## REQUIREMENTS
Quote the passage on desire below in full, word for word.

All of a sudden, in Mad Men, in America in the 60s, what you desired mattered. It really mattered, in a visual, out in the open way. We went from a society where if you desired another woman you’d cheat on your wife with her, to a society where if you desired another woman you left your wife for her. If you weren’t happy suddenly you didn’t need to get a stiff upper lip. You needed to figure out a way to get happy. You were not longer expected to constrain your desires. Now you were supposed to fulfill them.
Fulfilling desire is a funny thing though. As Don Draper says, “even though success is a reality, its effects are temporary. You get hungry even though you’ve just eaten”. He’s right; desire is nothing more than hunger and it will always reappear. Pursuing an ideal instead of the status quo leads to quite a bit of desire. But that desire is also what keeps us alive. It’s what makes us human. As Karen Marie Moning puts it in Shadow Fever, “Desire makes life happen. Makes it matter. Makes everything matter. Desire is life. Hunger to see the next sunrise or sunset, to try again. Hell would be wanting nothing.”
She’s right — if you don’t want in a physical, important, consuming way, there is something very wrong. Desire lights the fire in all of us, and without it, the candle goes out. But, in a post 60s world where you are supposed to achieve your desires, instead of curtailing them, where does that leave you? You end up feeling like a millennial. Pressured to be successful and happy, wanting something else to break your box for you. Desiring for your desires to be stripped away. Almost everything that we want is possible, a few clicks away. We want for nothing, at least not for long. Living in Karen Marie Moning’s hell, all we want is the end of the world.

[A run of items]
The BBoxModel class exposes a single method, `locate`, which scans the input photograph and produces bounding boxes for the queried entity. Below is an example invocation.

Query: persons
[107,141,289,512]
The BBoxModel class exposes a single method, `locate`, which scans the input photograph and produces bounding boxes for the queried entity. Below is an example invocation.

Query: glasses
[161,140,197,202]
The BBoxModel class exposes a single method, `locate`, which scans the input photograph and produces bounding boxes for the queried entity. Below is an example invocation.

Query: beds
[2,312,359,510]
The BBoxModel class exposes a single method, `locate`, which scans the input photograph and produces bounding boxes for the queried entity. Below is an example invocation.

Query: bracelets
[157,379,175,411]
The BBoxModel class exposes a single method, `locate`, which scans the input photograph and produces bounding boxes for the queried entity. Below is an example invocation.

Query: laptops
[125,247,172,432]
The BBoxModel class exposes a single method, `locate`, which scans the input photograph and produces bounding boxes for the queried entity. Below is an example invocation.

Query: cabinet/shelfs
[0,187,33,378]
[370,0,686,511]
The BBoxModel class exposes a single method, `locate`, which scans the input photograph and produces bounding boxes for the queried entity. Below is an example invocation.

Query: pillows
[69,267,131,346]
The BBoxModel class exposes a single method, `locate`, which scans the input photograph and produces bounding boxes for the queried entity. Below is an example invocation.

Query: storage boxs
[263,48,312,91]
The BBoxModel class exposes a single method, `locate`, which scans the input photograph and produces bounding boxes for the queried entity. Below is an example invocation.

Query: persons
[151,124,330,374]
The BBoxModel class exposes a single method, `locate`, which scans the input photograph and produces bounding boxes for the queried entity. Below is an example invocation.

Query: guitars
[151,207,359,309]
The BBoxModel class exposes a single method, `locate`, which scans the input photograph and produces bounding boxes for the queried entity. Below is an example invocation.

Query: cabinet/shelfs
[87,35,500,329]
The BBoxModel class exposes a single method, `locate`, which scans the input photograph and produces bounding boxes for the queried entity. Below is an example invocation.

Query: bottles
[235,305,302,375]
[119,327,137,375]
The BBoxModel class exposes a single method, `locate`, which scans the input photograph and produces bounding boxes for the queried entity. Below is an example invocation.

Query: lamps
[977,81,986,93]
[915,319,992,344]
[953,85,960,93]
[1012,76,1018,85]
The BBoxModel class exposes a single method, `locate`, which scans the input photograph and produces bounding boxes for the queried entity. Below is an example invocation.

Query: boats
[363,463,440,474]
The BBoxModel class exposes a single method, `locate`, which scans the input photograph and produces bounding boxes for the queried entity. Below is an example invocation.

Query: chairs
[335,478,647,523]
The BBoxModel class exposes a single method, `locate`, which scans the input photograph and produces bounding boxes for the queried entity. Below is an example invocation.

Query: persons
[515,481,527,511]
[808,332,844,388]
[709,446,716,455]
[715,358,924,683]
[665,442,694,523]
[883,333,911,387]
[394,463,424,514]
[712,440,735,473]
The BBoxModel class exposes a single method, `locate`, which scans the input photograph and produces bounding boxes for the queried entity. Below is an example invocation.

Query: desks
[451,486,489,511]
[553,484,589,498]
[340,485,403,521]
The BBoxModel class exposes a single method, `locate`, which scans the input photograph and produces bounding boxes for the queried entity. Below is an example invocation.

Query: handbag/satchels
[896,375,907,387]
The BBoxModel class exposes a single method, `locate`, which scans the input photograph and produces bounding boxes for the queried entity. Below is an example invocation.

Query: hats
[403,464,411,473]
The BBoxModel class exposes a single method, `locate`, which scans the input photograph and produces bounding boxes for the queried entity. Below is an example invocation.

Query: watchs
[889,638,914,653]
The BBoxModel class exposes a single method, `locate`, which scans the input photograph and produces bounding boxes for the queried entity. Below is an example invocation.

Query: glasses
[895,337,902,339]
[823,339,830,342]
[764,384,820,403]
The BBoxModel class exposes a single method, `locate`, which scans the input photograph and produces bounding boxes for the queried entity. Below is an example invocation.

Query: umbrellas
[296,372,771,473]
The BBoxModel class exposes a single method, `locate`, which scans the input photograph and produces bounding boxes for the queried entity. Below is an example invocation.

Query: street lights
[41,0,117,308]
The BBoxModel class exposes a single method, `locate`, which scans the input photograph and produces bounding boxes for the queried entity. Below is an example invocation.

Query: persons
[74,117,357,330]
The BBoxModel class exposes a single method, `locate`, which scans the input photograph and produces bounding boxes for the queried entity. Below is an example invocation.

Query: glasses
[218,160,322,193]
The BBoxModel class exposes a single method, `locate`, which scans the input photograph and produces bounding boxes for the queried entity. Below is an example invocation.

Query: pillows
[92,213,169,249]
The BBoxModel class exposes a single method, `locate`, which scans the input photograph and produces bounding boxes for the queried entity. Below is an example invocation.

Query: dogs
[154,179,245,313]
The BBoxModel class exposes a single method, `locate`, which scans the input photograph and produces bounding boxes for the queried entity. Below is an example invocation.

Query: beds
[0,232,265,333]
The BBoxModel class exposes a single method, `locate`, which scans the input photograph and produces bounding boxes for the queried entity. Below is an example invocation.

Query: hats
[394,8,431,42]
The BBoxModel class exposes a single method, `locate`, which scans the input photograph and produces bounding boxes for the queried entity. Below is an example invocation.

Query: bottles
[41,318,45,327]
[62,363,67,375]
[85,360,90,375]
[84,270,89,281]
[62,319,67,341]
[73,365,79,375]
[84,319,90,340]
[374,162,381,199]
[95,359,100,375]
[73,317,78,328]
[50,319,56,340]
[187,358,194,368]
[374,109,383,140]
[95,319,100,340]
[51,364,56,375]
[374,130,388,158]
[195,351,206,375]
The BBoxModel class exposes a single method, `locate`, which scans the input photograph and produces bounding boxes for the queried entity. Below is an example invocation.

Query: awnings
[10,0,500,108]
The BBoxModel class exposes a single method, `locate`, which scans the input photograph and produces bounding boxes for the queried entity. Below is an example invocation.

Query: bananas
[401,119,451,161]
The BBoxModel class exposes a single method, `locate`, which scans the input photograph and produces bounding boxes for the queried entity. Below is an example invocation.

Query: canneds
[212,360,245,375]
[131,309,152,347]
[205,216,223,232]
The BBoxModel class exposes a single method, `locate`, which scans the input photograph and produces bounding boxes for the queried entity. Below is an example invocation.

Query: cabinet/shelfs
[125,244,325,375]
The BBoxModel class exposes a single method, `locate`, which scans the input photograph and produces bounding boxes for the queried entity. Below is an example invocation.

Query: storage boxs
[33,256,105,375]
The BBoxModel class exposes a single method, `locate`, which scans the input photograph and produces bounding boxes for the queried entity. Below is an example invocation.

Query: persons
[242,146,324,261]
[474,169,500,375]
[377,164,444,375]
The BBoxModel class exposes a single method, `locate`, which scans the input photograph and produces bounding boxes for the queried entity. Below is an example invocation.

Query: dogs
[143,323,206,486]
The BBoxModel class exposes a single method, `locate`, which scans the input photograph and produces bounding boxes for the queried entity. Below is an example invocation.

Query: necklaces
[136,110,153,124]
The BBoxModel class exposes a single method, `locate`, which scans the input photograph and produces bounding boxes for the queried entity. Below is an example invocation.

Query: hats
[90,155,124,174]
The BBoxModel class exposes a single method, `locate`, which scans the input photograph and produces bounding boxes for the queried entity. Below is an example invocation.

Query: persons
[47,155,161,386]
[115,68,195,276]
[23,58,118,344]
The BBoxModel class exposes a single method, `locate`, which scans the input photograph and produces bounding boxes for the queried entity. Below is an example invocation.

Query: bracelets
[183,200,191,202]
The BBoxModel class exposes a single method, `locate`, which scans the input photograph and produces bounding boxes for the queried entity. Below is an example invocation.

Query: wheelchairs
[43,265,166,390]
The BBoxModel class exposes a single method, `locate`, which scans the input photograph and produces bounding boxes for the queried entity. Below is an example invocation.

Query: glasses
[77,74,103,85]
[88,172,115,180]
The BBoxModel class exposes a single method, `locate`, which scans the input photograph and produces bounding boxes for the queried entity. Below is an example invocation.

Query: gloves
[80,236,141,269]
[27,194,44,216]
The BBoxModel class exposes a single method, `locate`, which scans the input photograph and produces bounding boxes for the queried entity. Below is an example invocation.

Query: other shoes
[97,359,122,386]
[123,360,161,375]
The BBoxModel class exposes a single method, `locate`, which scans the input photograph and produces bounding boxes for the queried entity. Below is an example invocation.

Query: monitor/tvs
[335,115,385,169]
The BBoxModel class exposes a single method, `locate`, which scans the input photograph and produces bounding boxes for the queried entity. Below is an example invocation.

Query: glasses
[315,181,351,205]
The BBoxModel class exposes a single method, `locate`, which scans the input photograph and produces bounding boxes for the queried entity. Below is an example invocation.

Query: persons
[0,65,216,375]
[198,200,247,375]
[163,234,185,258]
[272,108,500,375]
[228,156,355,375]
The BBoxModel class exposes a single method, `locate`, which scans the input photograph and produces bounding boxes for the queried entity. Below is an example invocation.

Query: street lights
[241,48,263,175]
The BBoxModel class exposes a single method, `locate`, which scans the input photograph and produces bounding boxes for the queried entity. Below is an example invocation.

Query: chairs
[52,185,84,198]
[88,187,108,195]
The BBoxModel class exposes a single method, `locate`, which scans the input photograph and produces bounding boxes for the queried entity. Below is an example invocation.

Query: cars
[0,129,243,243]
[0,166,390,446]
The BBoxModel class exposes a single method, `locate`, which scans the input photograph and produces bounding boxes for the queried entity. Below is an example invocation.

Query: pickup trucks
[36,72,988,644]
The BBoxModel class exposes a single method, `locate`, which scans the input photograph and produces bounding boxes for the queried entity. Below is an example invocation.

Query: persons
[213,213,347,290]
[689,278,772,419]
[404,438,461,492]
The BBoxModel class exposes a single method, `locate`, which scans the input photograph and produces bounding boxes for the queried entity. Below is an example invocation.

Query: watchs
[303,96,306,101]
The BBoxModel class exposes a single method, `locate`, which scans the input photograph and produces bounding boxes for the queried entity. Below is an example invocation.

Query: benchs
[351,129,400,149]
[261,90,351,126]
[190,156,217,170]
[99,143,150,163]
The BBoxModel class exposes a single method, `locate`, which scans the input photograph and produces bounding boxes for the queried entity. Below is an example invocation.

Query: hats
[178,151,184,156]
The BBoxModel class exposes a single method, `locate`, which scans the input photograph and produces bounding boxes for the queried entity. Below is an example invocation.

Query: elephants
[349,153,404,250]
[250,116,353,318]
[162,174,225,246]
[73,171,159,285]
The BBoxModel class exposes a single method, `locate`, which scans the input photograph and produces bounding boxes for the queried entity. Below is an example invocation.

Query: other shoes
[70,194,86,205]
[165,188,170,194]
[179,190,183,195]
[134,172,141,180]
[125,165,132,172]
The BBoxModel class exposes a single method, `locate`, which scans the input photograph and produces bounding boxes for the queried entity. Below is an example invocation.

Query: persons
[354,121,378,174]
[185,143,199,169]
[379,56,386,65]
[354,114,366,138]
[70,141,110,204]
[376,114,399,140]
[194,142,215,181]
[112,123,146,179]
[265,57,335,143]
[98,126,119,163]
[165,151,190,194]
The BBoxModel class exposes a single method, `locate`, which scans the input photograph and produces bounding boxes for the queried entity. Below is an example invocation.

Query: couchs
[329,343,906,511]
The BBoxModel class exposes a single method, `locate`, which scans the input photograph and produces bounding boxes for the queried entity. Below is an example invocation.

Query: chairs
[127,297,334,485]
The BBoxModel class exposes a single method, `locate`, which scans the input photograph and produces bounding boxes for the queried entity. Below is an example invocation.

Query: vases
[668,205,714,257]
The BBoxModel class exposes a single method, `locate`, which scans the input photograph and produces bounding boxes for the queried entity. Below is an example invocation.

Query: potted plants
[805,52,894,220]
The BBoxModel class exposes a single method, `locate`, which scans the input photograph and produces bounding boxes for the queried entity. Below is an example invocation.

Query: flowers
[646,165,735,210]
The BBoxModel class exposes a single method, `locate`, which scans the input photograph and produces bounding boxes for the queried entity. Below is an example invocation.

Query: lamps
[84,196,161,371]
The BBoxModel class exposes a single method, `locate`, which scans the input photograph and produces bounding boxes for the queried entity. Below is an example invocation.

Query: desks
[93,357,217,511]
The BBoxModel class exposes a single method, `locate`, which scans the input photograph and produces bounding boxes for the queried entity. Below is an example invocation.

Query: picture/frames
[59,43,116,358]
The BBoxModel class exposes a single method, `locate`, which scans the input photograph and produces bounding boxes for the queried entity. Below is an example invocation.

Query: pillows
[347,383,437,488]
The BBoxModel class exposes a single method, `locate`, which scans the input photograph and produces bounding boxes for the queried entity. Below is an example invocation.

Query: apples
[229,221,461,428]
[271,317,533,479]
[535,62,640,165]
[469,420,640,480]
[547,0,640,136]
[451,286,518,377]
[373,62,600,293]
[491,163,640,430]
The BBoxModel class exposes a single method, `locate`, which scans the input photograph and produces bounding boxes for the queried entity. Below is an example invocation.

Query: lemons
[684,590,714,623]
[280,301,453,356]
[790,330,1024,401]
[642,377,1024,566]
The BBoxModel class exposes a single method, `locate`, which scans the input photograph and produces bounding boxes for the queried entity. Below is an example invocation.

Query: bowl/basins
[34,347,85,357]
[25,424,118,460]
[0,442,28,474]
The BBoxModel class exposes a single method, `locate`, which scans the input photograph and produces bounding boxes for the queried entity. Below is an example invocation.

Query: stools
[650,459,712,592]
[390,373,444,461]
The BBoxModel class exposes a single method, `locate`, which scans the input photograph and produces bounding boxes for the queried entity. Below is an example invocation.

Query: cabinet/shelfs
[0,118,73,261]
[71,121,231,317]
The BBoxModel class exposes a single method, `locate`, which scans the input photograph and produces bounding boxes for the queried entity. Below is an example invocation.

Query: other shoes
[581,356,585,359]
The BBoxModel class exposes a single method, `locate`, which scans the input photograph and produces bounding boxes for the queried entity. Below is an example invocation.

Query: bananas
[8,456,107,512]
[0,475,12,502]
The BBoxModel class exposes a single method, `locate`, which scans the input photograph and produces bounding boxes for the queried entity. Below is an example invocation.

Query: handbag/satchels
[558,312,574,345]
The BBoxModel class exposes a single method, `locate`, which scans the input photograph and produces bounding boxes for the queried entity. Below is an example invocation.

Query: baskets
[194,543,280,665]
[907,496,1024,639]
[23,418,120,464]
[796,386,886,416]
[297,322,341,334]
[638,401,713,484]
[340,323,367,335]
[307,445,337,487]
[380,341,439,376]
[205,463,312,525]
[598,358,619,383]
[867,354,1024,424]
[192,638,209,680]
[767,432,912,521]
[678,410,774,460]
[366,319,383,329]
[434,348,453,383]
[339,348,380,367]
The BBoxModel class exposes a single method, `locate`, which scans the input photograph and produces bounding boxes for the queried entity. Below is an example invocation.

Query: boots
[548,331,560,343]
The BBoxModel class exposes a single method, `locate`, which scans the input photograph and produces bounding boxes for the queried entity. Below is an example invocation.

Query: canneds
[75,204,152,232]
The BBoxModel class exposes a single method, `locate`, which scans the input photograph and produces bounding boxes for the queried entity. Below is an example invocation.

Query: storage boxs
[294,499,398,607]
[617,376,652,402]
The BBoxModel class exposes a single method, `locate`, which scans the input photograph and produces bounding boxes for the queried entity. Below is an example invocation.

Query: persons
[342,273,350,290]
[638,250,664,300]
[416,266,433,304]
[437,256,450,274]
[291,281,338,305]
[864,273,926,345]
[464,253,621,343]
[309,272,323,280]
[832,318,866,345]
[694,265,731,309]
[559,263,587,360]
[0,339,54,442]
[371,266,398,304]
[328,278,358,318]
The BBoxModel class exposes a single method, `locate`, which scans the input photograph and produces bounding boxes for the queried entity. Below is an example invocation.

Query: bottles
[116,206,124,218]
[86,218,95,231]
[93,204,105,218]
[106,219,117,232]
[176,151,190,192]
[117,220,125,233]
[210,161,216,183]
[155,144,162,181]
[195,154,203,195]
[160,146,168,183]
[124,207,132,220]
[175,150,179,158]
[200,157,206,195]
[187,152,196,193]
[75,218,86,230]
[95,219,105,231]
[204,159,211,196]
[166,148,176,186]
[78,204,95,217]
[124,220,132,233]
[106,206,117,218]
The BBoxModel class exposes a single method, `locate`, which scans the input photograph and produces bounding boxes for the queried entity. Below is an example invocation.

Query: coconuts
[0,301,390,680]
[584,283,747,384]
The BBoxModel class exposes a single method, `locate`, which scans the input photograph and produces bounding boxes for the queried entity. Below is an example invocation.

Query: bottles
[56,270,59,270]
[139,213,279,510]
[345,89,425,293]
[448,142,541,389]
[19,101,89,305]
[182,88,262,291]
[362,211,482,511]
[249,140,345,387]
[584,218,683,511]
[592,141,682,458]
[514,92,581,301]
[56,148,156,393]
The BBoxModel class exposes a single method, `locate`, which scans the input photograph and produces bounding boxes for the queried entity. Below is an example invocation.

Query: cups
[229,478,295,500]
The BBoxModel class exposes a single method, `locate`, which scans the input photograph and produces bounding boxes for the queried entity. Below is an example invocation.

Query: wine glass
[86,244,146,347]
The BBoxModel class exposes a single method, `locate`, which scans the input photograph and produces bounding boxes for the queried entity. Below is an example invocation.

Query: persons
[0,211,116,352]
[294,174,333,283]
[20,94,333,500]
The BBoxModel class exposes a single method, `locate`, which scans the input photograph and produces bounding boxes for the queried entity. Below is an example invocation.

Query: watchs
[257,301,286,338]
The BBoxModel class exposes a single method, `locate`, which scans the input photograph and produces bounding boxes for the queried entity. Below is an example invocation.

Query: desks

## FULL OUTPUT
All of a sudden, in Mad Men, in America in the 60s, what you desired mattered. It really mattered, in a visual, out in the open way. We went from a society where if you desired another woman you’d cheat on your wife with her, to a society where if you desired another woman you left your wife for her. If you weren’t happy suddenly you didn’t need to get a stiff upper lip. You needed to figure out a way to get happy. You were not longer expected to constrain your desires. Now you were supposed to fulfill them.
Fulfilling desire is a funny thing though. As Don Draper says, “even though success is a reality, its effects are temporary. You get hungry even though you’ve just eaten”. He’s right; desire is nothing more than hunger and it will always reappear. Pursuing an ideal instead of the status quo leads to quite a bit of desire. But that desire is also what keeps us alive. It’s what makes us human. As Karen Marie Moning puts it in Shadow Fever, “Desire makes life happen. Makes it matter. Makes everything matter. Desire is life. Hunger to see the next sunrise or sunset, to try again. Hell would be wanting nothing.”
She’s right — if you don’t want in a physical, important, consuming way, there is something very wrong. Desire lights the fire in all of us, and without it, the candle goes out. But, in a post 60s world where you are supposed to achieve your desires, instead of curtailing them, where does that leave you? You end up feeling like a millennial. Pressured to be successful and happy, wanting something else to break your box for you. Desiring for your desires to be stripped away. Almost everything that we want is possible, a few clicks away. We want for nothing, at least not for long. Living in Karen Marie Moning’s hell, all we want is the end of the world.